Tak dapat dipungkiri bahwa ada pihak baik itu secara pribadi maupun lembaga memperbaiki sistem pelayanan dan meningkatkan kesadaran masyarakat serta pemerintah dalam memajukan dunia pendidikan dan kesehatan. Masyarakat tidak usah lagi merasa takut untuk menegur atau mengkritik para penyedia layanan yang tidak menjalankan tugas dan tanggung jawabnya. Partisipasi masyarakat sudah sangat jelas dan secara baik diatur di dalam perundang-undangan yang berlaku. Selain itu pihak Pemda juga jangan hanya sibuk dengan penerimaan

dok.skpkc fp, Anak Sekolah di Iwur

pegawai baru tetapi tidak melaksanakan tugasnya sebagai pengawas atan pengontrol. Persoalan pelik lainnya adalah penyebaran kasus HIV AIDS di Papua yang terus meningkat. Kita dapat melihat data yang dirilis dari Dinas Kesehatan Provinsi Papua dan Komisi Penanggulangan AIDS (KPA) Papua bahwa sebanyak 20 ribu lebih yang menderita penyakit ini. Jelas bagi kita bahwa penyakit HIV AIDS sangat berkaitan dengan pola dan tingkah laku seseorang dalam kehidupannya. Penyebaran ini sudah mulai merambat ke daerah-daerah pelosok Papua yang masyarakatnya juga masih sangat minim pengetahuan akan jenis penyakit ini. Selain pola manusia pemicu lainnya adalah kehadiran para PSK yang sengaja didatangkan dari luar Papua dan ditempatkan di daerah-daerah ‘makmur’ di Papua seperti di daerah Pertambangan emas Sungai Degeuwo, Kabupaten Intan Jaya. Dengan pengetahuan yang minim akhirnya masyarakat mulai menikmati gaya hidup seperti para pejabat. Masyarakatpun secara tidak sadar dijadikan ‘agen’ atau ‘tim sukses’ untuk menyebarkan virus tersebut kepada sesamanya. Pelbagai usaha mulai dilakukan oleh Pemda, instansi terkait, yayasan/organisasi yang peduli HIV AIDS. Semua punya satu komitmen agar virus ini tidak menyebar dan berhenti pada mereka yang sudah terjangkit. Ada yang memandang pesebaran penyakit ini berkaitan langsung dengan peredaran Miras dan narkoba yang kian marak di Papua. Usia-usia produktif atau kaum muda yang menjadi salah satu kelompok yang rentan mendapatkan penyakit ini. Kiranya situasi ini menjadi perhatian semua orang, bukan hanya dari Pemda, instansi terkait dan organisasi atau yayasan ada sekarang.
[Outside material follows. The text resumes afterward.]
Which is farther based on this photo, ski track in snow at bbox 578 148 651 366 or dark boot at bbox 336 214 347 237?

Di akhir-akhir tahun 2015, Papua dihebohkan lagi dengan kematian 30-40 balita di Kabupaten Nduga dan peristiwa alam embun beku yang juga menelan korban jiwa. Terkait dengan kejadian luar biasa di Kabupaten Nduga, Pemda (kabupaten dan provinsi), Dinas Kesehatan Provinsi Papua dan pihak yang peduli terhadap kesehatan dan korban melakukan upaya untuk mengatasi persoalan tersebut. Pengiriman dokter, pasokan bahan makanan dan mengecek kepastian virus yang menyebar merupakan tindakan untuk mengetahui secara jelas penyakit dan membantu masyarakat. Dari hasil temuan Solidaritas Korban Jiwa Wilayah Mbua, Kabupaten Nduga bahwa di tiga distrik yang ada ditemukan banyak obat-obatan kedalauwarsa yang masih beredar dan dikonsumsi oleh masyarakat. Selain itu petugas kesehatan tidak ada di tempat tugas. Masyarakat hanya mengandalkan seorang ‘dukun kesehatan’ yang siap dan tulus membantu mereka. Potret kesehatan di Kabupaten Nduga dapat menjadi salah satu contoh bahwa hak untuk pelayanan kesehatan belum maksimal dan penuh bagi masyarakat di daerah pendalaman Papua.

Cerita kesehatan tidak jauh berbeda dengan cerita pendidikan di Papua. Masih banyak generasi usia sekolah yang ditelantarkan. Situasi ini dapat kita di Kampung Tambat (Kabupaten Merauke), di Kiwirok (Kabupaten Pegunungan Bintang). Selain itu kekurangan tenaga guru/pengajar hampir dirasakan di semua kabupaten di tanah Papua, misalnya Kabupaten Jayapura, Lanny Jaya, Jayawijaya dan lain-lainnya. Persoalan lainnya adalah pemalangan sekolah oleh pemilik ulayat dan mogok mengajar dari guru berdampak pada terhambatnya proses belajar mengajar di sekolah tersebut.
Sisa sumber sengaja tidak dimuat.